2006-11-13 00:33:49 · 16 answers · asked by twinkle toes 2 in Pregnancy & Parenting Parenting

Also my mother-n-law seems to have an issue with the baby looks. My baby is black & puerto rican. She keeps talking about how the baby looks like her (when she looks nothing like her). The baby looks outright spanish & she seems to have a problem with that. It annoys me as well. Why can't she just see my daughter as a beautiful baby. Her beautiful grandbaby? I'm so sick of her trying to define my daughter by her race when she is mixed. Yeah that is a reality but there is more to her as a human baby being. How can I confront her on this?

2006-11-13 00:36:27 · update #1

16 answers

"Mom/MIL, I know you guys did what you believed was best for us when we were little. I think you did a fine job raising us. Now, it's our turn to raise our baby in the best way that we see fit. There are lots of things that doctors and scientists have learned since we were babies and a lot has changed about what is believed to be healthiest. We are following our doctor's suggestion to wait until 6 months to offer solid foods. We're doing what we believe is best, just like you did. We'd appreciate it if you would respect our decisions and not try to undermine us as parents."

You might share the information below about delaying solids as well.

2006-11-13 00:42:00 · answer #1 · answered by momma2mingbu 7 · 1 0

I have 2 sons and my mother is always telling me to do this and do that. It's just something mums do and I'm sure both your mother and MiL are only try to help, even though you're right about it being up to you how to feed your baby. A mother's instinct is best and you have to put your foot down and tell them that you will raise your baby your way but thanks for the help.
Although it drives me crazy when my mum says give the baby this, a lot of the time when she leaves my house I will give it to the baby because I know that although I hate to say it, my mum knows more about babys than I do. You and your partner didnt come to any harm when you were a baby so dont dismiss everything the parents say but do be firm and tell them to back off a little. Good luck

2006-11-13 08:48:07 · answer #2 · answered by lauralou3000 1 · 0 1

Just tell her exactly what you feel. My mother-in-law is annoying me too. She started off by criticizing me by being overweight; stating that I can't have a baby because I'm fat. After I got pregnant, she's constantly telling me what to do. After I had the baby, she's pretending that I don't exist. Whenever my baby cries or not, she would held him and tell me what I should do as a mother. She will also tell me how she raised her children and that I should do the same thing. I decided to bottle feed and since the baby was born, she kept forcing me to breast feed. I've had enough of her. I told my husband what I feel about his mom and he helped me confront her. She took it negatively and told her daughter that I don't want her to come over and visit her grandchild. My sister-in-law ended up calling my husband and asking him why I'm being so rude. I was not being rude at all. I just wanted to raise the baby the way I wanted to. I'm glad that my husband stood up for me because I didn't do anything wrong.

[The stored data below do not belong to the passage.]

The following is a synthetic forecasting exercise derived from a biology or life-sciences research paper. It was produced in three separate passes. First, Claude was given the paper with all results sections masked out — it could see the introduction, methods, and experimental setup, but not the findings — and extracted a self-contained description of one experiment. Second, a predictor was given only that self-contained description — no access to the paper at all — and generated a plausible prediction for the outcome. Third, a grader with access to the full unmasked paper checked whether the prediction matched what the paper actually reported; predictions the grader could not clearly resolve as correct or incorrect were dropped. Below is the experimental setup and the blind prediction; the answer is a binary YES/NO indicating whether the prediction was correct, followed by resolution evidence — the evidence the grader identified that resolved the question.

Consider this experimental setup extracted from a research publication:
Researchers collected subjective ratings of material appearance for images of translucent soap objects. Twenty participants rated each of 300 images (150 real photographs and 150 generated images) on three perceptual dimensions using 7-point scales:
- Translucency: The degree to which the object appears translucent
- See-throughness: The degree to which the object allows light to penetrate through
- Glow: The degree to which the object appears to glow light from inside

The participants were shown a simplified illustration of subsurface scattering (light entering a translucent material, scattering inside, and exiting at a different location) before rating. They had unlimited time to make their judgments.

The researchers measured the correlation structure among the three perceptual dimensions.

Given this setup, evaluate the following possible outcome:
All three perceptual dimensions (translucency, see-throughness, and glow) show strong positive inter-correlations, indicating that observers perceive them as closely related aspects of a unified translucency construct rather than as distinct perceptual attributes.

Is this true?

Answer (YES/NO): YES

2006-11-13 10:16:13 · answer #3 · answered by Mrs Apple 6 · 0 0

i have had the same problem my kids grandma it drove me crazy and i just got tired and went the **** off on her i tried being nice i tryed it all when i went off on her i told her that this was my baby and i will raise my baby how i see fit and if she kept ******* with me she would never see my baby again that didnt work either so i moved an hour and a half away that worked then a year and 8 months later i moved back i still had the same problems with her so whenever she started up i would take my kids then and go to the store and stay gone til she left i did that every time and i would tell her when you try and be my babys mom i will leave you sitting here like you are crazy she finally got the message it took almost 3 yrs she was a pain in the ***

2006-11-13 08:43:03 · answer #4 · answered by Avis S 3 · 0 0

I think firstly .. your write if you moved out I don't think they would bother you so much and you could probably say more.. I think you should tell them how you feel tell them you appreciate all there help, make a fuss and tell them they are wonderful grandmas but that is all they are .. you are the mother and you'd like to do things your way .. tell them you appreciate the input and when you require help and guidance they will be the first person you ask.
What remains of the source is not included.